William Powhida: Jerome Witkin said I lacked the ‘glue’ to hold together my drawings.  He said I used a hundred lines when one would do.  He also called everyone at my school ‘McDonald’s hamburgers’, pre-packaged and ready-to-go.  By the end of his class, his comment was ‘you found your glue’.  Another professor also said one of my paintings was an embarrassment and I should never paint realistically again.  That professor also concluded his history of Modernism by showing Kubrick instead of paintings, because it had gotten so bad.  As far as the Artforum top ten, it seemed like the right thing to do since I felt I’d never be invited to do one.  The bald dude who publishes Artforum saw that drawing at Year06 (what a sad affair that art fair turned out to be in 07) in London and had a laugh.  Never was invited to do a ‘real’ one.  I prefer mine.

qi peng: What are some things that you would like to do with or against me, knowing that I am THE ART ASSASSIN? Is your enemies’ hit list based on some obscure voodoo trickery or philosophy which readers here may not be familiar with? How do you qualify to be on your enemies or friends list? Is double crossing bad in the art world? What about throwing dice or cheating?

William Powhida: As THE ART ASSASSIN, I’ve come to wonder if you might not be Buck Naked himself, although it  would shatter my various preconceptions on who Buck Naked is.  Actually, I’d prefer if we could form some sort of loosely aligned collective so Art History would have something to do for the next hundred years.  I’m not sure what they would call us, but antagonism is already an ism.  The enemies lists and the hexes are based on the notion that metaphysics gain their power from our belief in them.  My hex on Zack Feuer met nothing until he gave it the power.  Had he chuckled and moved on, Raymond Learsy wouldn’t have Zack’s letter telling me to quit and start over in his office.  There isn’t really any qualification to be an enemy or ally, it’s basically my answer to operating in a capitalist system based on competition.  I think we believe that art is above such crass notions, but Gagosian is the king of the art world (it’s very feudal) and people want the brass ring.  I’d take a small house somewhere, but no one has completed my piece offering to sell my entire career for the illusion of security.  The collector (she’s lovely) who bought the representation of my offer said she wasn’t ready to buy me out yet.  Everyone then, in this system, is my competition for the brass ring.

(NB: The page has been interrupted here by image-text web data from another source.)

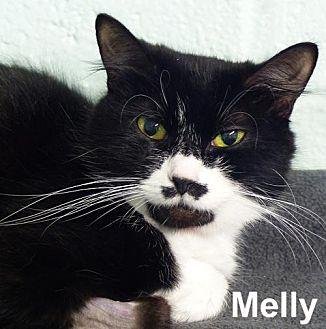 Melly Domestic Shorthair Adult Female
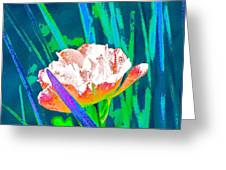 Tulip 45 Greeting Card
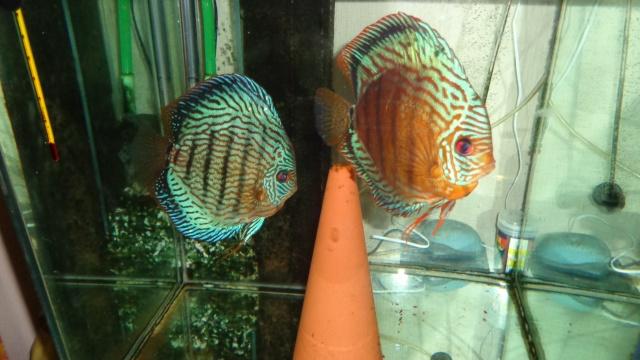 couple turquoise  Dsc00412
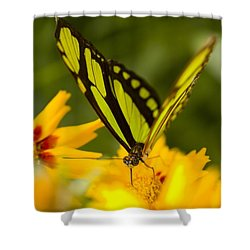 Malachite Butterfly On Flower Shower Curtain by Craig Tuttle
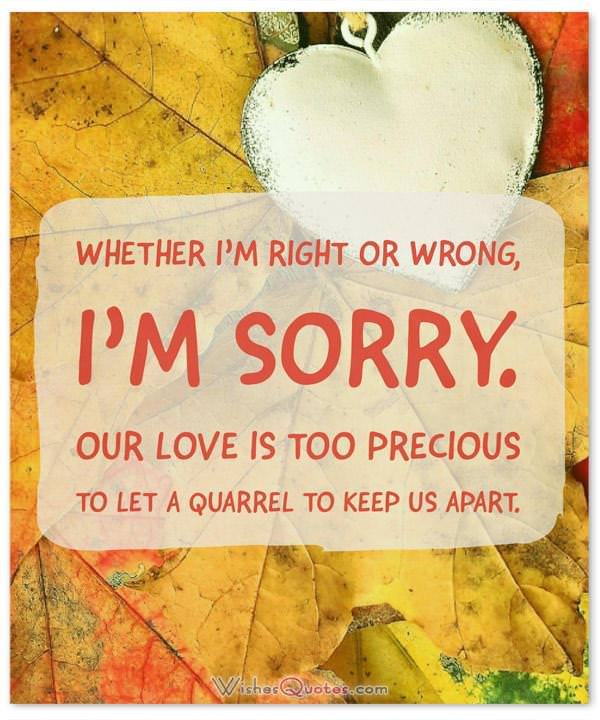 Apology quotes to boyfriend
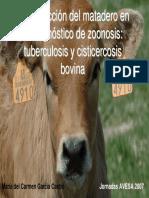 Inspeccion Del Matadero en Zoonosis Carmen Garcia Castro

We are all in contention for a few pages of history book that hasn’t been written.  Everything is always at stake.

As far as double crossing and throwing the dice, it doesn’t really matter if you have nothing to lose.  If you, assassin, are throwing the dice, you have learned well.  Even if you aren’t, you’ve accessed my deeply rooted paranoia and implicated yourself in the game.  As Duchamp pointed out, art is game played against everyone at all times.  Clearly that’s not a quote, just what I remember.

qi peng: What was it like to contribute to The Brooklyn Rail? Do you ever rail against what you have written in the past? How do you balance your time being an artist as well as an arts writer? What is your signature literary style and does it ever show up in your artwork? How does it do that?

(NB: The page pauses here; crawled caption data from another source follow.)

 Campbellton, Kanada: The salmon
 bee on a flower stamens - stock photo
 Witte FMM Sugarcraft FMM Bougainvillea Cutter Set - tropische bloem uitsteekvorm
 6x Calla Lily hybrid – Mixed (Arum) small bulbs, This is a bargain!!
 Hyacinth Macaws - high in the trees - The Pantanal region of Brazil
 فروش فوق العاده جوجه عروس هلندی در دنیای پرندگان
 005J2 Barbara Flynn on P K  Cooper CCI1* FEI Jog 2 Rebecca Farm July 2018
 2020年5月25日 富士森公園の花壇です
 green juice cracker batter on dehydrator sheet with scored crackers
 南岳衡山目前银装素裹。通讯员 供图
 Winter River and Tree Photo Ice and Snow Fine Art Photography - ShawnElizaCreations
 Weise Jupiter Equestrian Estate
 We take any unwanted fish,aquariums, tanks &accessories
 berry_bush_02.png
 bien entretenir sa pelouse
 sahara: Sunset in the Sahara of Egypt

William Powhida: I used to contribute to the Brooklyn Rail.  I stand behind everything I ever wrote, including my attempt to analyze Jules DeBalincourt‘s first solo show at Feuer.  I avoided, to his satisfaction, talking about the style of the work.  I wanted to discuss the Marxist implications of the narrative, even the feminist undercurrent.  Before I put him in an enemies list, we had a conversation about it at Union Pool.  He seemed like a decent guy, but he remains competition.  That said, I stopped writing about art in a serious manner when I started making art about the art world.  I can’t be a good career builder and a career assassin at the same time.  Wait, yes I can.  When anyone addresses the art world, critically or otherwise, they call attention to the thing they address.  Even the negative gains attention and separation from the competition is important.

I don’t think I have a literary style.  I was greatly influenced by a writer named Jeff Parker who teaches in Toronto these days, who introduced me to hypertext and post-modern fiction.  Barthelme, Coover, Gass, Marcus…  It opened doors, but as far as art criticism that was a product of my education and pragmatic thought about how each exhibition asked to be criticized.  I didn’t approach an exhibition with set of rules to be applied to the work.

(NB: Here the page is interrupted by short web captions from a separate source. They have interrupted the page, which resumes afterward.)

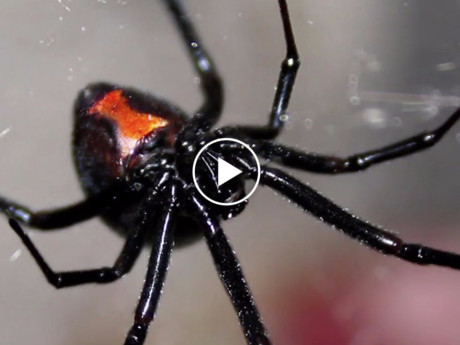heres-what-happens-when-you-get-bitten-by-a-black-widow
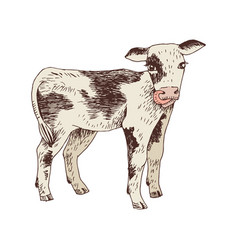 Hand drawn calf vector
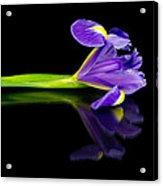 Reflected Iris Acrylic Print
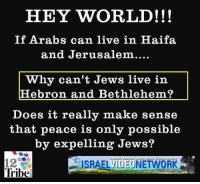 Doe, Memes, and Live: HEY WORLD!!!  If Arabs can live in Haifa.  and Jerusalem....  Why can't Jews live in  Hebron and Bethlehem?  Does it really make sense  that peace is only possible  by expelling Jews?  ISRAELVIDEONETWORK  Tribe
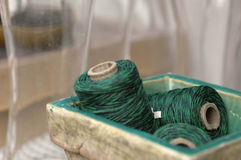 green tvinnar arkivfoton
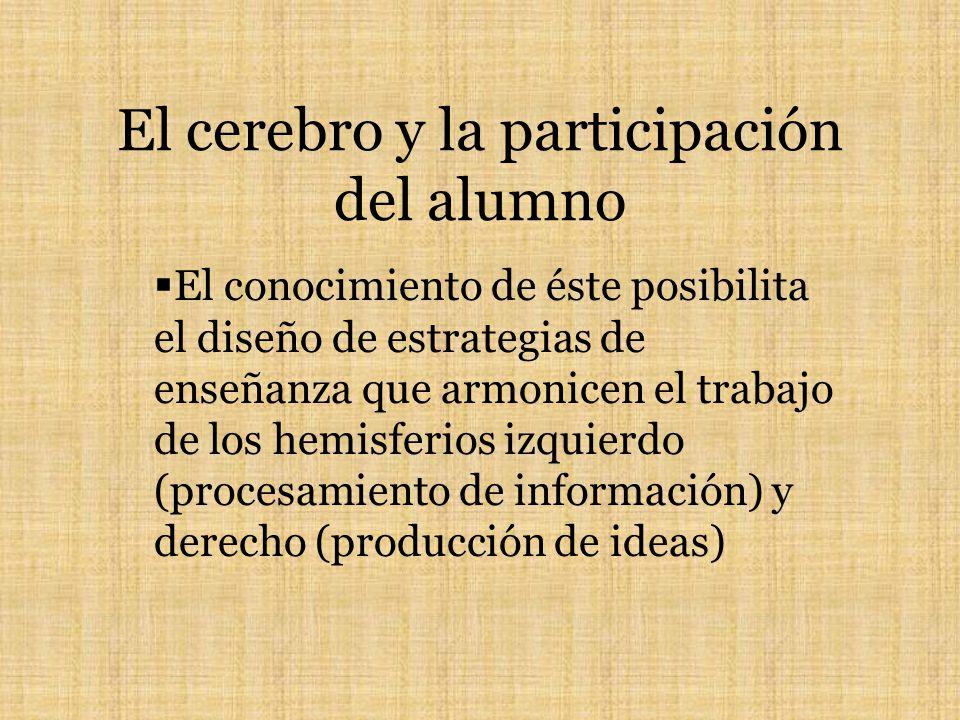El cerebro y la participación del alumno El conocimiento de éste posibilita el diseño de estrategias de enseñanza que armonicen el trabajo de los hemisferios izquierdo (procesamiento de información) y derecho (producción de ideas)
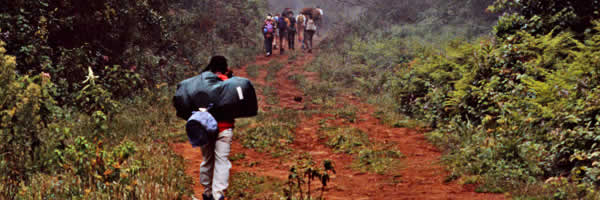 Trekking Mount Kilimajaro Through Forest Trail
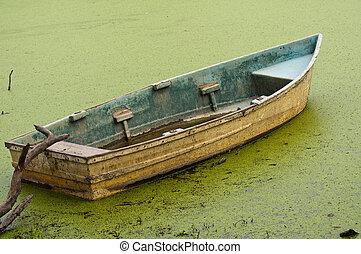 antigas, Remar, bote, flutuante, algas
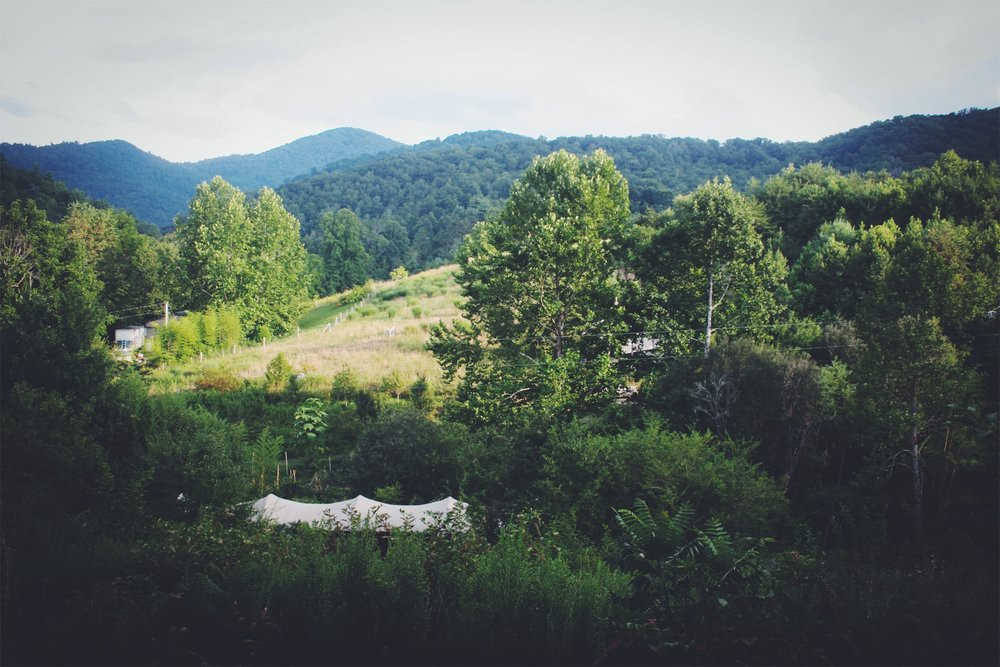 More views from the cobb cottage hill towards the rest of the farm in various stages of being reforested or being established by the first succession species like Wild Cherry, Blackberry and some Multiflora Rose. Outside of Asheville, NC.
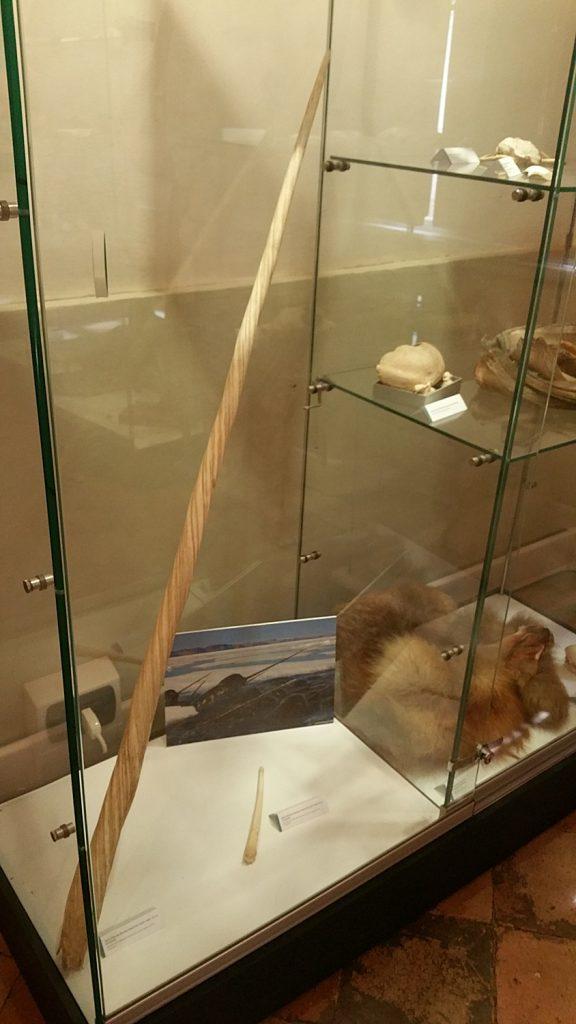 museo polare, fermo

qi peng: How do you determine which artists you enjoy looking at? How do you determine which artists you do avoid with a quick step? Are there any cool recent exhibitions or artists that we ought to place on our watch list? If so, why?

William Powhida: I enjoy artists that surprise me, defy my expectations and assumptions about art.  Matthew Day Jackson is an artist who went from being the ‘Viking Ship’ dude in my mind to someone who took the materiality of his work to a different place.  He’s someone who makes work that I initially thought of as part of the Williamsburg ramshackle aesthetic who just totally kicked my ass.  He was in a show in Seattle called the Violet Hour with Jen Liu who had a video installation that recast Black Sabbath‘s Iron Man and Pink Floyd in Italian and Latin respectively.  Both artists were part of a group show at the Henry called the Violet Hour, and I felt thin afterwards.  Otherwise, cool exhibitions?  The best thing I’ve witnessed recently was Ellie Ga‘s presentation of “The Catalog of the Lost” (maybe the title) at a performance at St. Mark’s last week.  It was elegant, intelligent, and funny in a way that makes me think she’s really a genius.  She also spent some time on an expedition to the arctic circle.  She’s a bright shining light in the darkness of the commercial art world, lighting it from the outside.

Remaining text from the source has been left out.